The ruins of the Orange Grove Mill are located between the CSX Railroad tracks and Grist Mill Trail in the Orange Grove Area of Patapsco Valley State Park. The Mill ruins are located near the middle of the trail about 1 1/3 miles from the trail entrance at Lost Lake, and about 1 mile from the trail entrance at Ilchester Road, near Bloede's Dam. The ruins are also accessible via an unmarked rocky trail that runs down to the park from the entrance of the All Saints Convent on Hilton Avenue in Catonsville, MD.[7]

ReferencesEdit

  1. ^ "Sale of Flouring Mill". The Baltimore Sun. 7 May 1860. p. 1.
  2. ^ "Prices". The Baltimore Sun. 11 August 1868. p. 4.
  3. ^ "This is Nothing: The Great Flood of 1868 - Ellicott City, MD Patch". Archived from the original on January 31, 2013. Retrieved Apr 26, 2021.
  4. ^ "Patapsco Valley's history is focus at Avalon center". Articles.baltimoresun.com. 2000-06-05. Retrieved 2016-01-12.
  5. ^ "Archived copy". www.dnr.state.md.us.

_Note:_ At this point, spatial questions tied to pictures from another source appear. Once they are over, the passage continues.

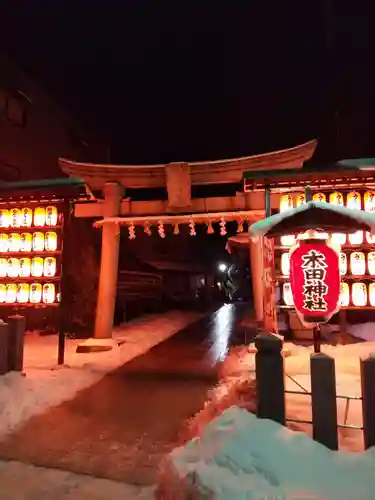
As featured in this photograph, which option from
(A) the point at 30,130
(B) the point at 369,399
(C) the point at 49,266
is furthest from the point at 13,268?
(A) the point at 30,130

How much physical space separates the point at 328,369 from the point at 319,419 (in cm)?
62

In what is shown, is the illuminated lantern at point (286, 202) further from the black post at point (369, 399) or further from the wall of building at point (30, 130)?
the wall of building at point (30, 130)

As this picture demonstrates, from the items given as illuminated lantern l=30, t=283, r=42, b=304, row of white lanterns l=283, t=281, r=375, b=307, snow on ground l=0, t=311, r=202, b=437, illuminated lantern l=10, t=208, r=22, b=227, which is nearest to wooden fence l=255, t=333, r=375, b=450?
snow on ground l=0, t=311, r=202, b=437

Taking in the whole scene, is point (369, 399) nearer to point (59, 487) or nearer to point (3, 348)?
point (59, 487)

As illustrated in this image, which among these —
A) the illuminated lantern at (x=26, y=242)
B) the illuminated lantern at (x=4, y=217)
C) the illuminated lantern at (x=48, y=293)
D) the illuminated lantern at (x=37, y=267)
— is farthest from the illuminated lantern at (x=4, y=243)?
the illuminated lantern at (x=48, y=293)

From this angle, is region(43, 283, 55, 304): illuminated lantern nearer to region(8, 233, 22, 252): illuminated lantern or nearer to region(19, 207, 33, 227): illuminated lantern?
region(8, 233, 22, 252): illuminated lantern

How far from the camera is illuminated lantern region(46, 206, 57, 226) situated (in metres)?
11.3

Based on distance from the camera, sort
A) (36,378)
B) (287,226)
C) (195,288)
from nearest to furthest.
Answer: (287,226), (36,378), (195,288)

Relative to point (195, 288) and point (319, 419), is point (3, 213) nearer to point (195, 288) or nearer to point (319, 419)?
point (319, 419)

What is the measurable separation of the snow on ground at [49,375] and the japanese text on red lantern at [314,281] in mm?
5555

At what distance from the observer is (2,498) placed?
4387 millimetres

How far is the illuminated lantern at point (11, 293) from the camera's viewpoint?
11414 mm

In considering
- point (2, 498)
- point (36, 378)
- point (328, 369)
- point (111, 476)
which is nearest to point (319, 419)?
point (328, 369)

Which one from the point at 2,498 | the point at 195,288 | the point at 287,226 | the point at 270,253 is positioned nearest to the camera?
A: the point at 2,498
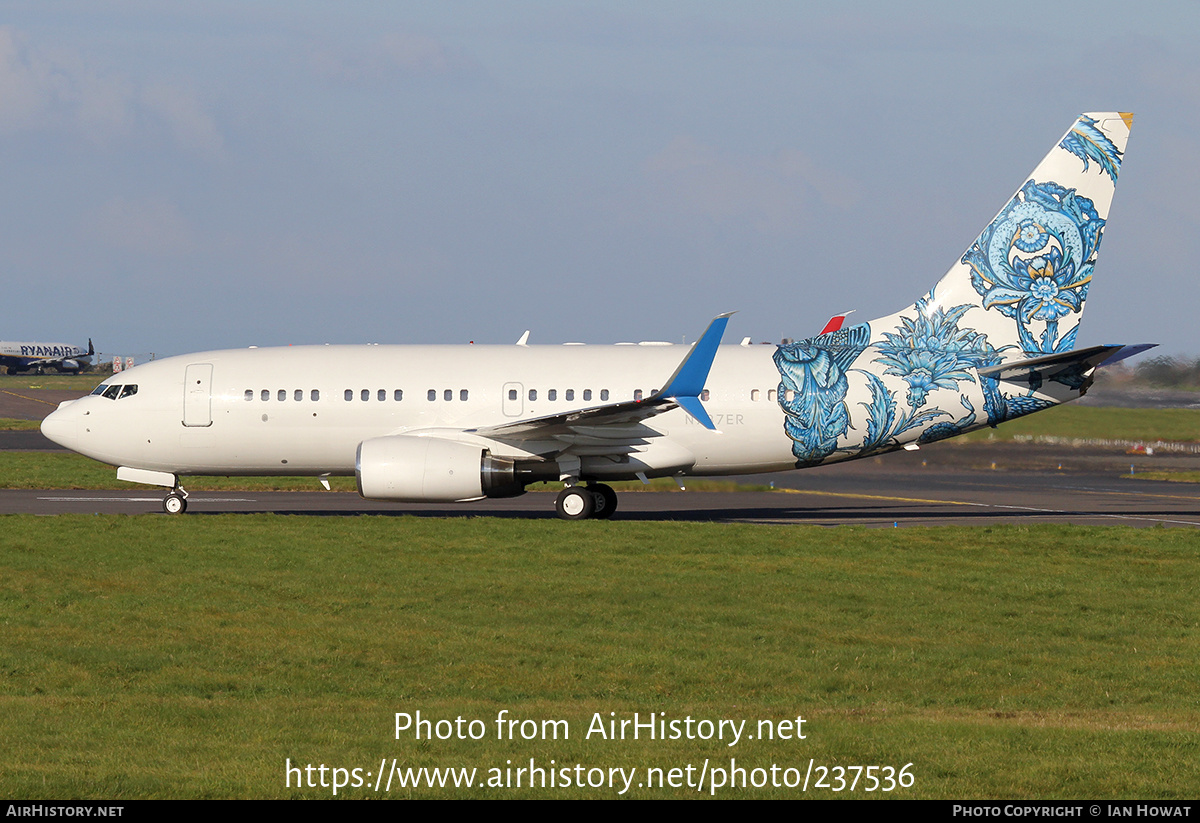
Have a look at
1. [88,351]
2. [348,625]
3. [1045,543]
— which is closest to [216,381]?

Archived from the original on 13 April 2010. Retrieved 17 January 2022.{{cite web}}: CS1 maint: archived copy as title (link)
  6. ^ "Patapsco Heritage Greenway". Patapsco Heritage Greenway. 1905-05-01. Archived from the original on 2010-03-10. Retrieved 2016-01-12.
  7. ^ "Google Maps". Maps.google.com. Retrieved 2016-01-12.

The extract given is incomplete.